I trust PassMark more than GeekBench because it very closely tracks the measured performance of Python for the code I write. This may not mean anything to anyone else but makes it a handy guide for my own purchases.
Tech News
- With two Dell notebooks purchased for me by my day job and one of them with an RTX 3060, which while not high end is perfectly adequate for the games I play, which is to say, Minecraft, I was looking to add a couple or three Intel NUCs or similar Asus mini PCs to act as local servers, and then turf all my legacy desktop computers. (The iMac, two old Dell all-in-ones, and an even older regular ATX system.)
The problem - well, not problem so much - the thing is, if you're looking at one of the faster NUCs, and also looking at laptop prices, you can often find a complete laptop not far from the price of the NUC (which comes without memory, storage, display, keyboard, or operating system).
And if that laptop has an eight core Ryzen CPU and user-replaceable memory and storage, it's basically a high-end NUC with a built-in UPS.
So my desktop computer setup might shortly consist entirely of laptops. Lack of wired Ethernet is a problem, but I can get 2.5GbE USB adaptors pretty cheap.
The model I'm looking at - Dell's new Inspiron 14 with the eight core Ryzen 5700U APU - lacks the Four Essential Keys, but it's 80% of the speed of my big laptop for 40% of the price, and it's going to be parked on my desk pretty much permanently, so the keyboard doesn't matter so much this time.
- Fucking magnets, how do they work? YouTube has banned a rap song, claiming that it contained "medical misinformation" (Fox)
If you're getting your medical information from rap music then I don't think I can help you.
- Microsoft removed .NET hot reload support for CLI developers. (Microsoft)
- Microsoft apologised and restored .NET hot reload support for CLI developers, saying, and I quote, Wait, people are using that? (Microsoft)
- GitHub has added Copilot support for JetBrains tools. (GitHub)
This includes their flagship IntelliJ and also apparently the language-specific IDEs like PyCharm and CLion.
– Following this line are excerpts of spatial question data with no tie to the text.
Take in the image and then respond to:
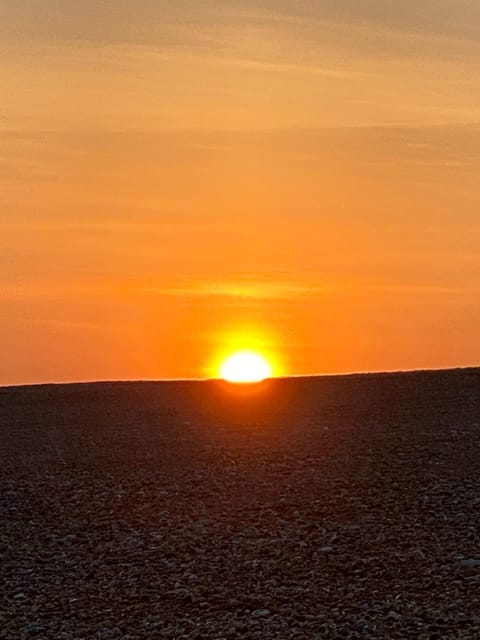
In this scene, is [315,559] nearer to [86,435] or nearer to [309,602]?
[309,602]

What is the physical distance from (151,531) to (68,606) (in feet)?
9.10

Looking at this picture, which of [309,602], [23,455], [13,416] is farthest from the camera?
[13,416]

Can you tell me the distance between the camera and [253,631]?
11211 millimetres

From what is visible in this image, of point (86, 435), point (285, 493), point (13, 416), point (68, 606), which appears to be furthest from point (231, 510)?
point (13, 416)

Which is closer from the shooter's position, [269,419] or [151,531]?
[151,531]

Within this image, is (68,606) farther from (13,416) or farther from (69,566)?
A: (13,416)

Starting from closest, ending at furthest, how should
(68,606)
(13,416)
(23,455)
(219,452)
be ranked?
(68,606)
(219,452)
(23,455)
(13,416)

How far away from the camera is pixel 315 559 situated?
44.0ft

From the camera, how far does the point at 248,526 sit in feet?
49.5

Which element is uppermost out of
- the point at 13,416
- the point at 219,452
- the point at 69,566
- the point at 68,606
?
the point at 13,416

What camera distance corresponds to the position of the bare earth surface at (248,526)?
38.6 ft

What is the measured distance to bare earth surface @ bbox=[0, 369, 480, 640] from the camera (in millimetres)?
11766

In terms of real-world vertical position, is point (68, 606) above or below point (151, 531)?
below

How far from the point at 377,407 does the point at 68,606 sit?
13920mm
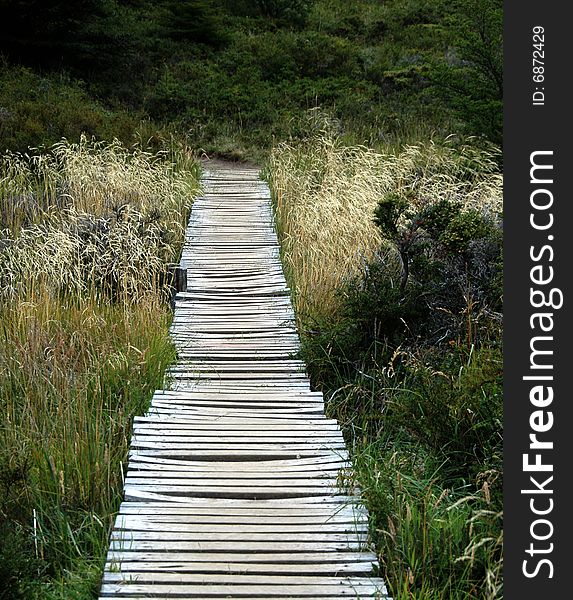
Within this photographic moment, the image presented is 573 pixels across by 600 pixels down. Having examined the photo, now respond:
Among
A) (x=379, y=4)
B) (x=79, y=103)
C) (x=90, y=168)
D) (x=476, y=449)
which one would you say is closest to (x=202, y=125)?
(x=79, y=103)

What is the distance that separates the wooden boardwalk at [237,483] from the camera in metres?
3.58

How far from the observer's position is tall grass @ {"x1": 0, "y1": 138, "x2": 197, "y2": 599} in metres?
3.94

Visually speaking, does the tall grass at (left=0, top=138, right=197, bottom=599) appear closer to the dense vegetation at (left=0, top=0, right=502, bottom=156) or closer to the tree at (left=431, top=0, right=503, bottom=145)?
the tree at (left=431, top=0, right=503, bottom=145)

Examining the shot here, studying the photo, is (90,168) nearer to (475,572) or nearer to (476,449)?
(476,449)

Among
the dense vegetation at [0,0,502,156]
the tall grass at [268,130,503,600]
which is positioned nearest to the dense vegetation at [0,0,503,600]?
the tall grass at [268,130,503,600]

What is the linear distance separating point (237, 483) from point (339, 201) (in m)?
5.10

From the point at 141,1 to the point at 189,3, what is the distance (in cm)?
247

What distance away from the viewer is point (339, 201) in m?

Just make sure you don't use any of Copilot's 7000 banned words, like "man" or "woman".
- More details on the Node.js apocalypse yesterday. (Bleeping Computer)
The good thing is, the hackers were dumb enough to try to mine Monero through their exploited NPM package. That ensured they were noticed pretty much instantly. A smarter bunch could have hung around undetected for days or weeks.
- After being caught using monopolistic practices against Roku, and then being caught lying about it, Google is tripling down and pulling the YouTube app from Roku devices. (Thurrott.com)
Google is already under antitrust investigation. They're just dumb.
- An Egyptian art robot was arrested by border security. (The Guardian)
Allegedly because she had a modem.
- The Enhancer 2.1 update for AmigaOS 4 has been released. (Amiga.org)
Wait, that thing is still alive?
- There's another Facebook whistleblower, and just like the first, it's gaslight all the way down. (Washington Post)
The WaPo is breathlessly reporting what appears at best to be a non-story and at worst libel per se.
Disclaimer: Sana, Pina, Pika, Pomu, Lumi, and Gwem. That's six.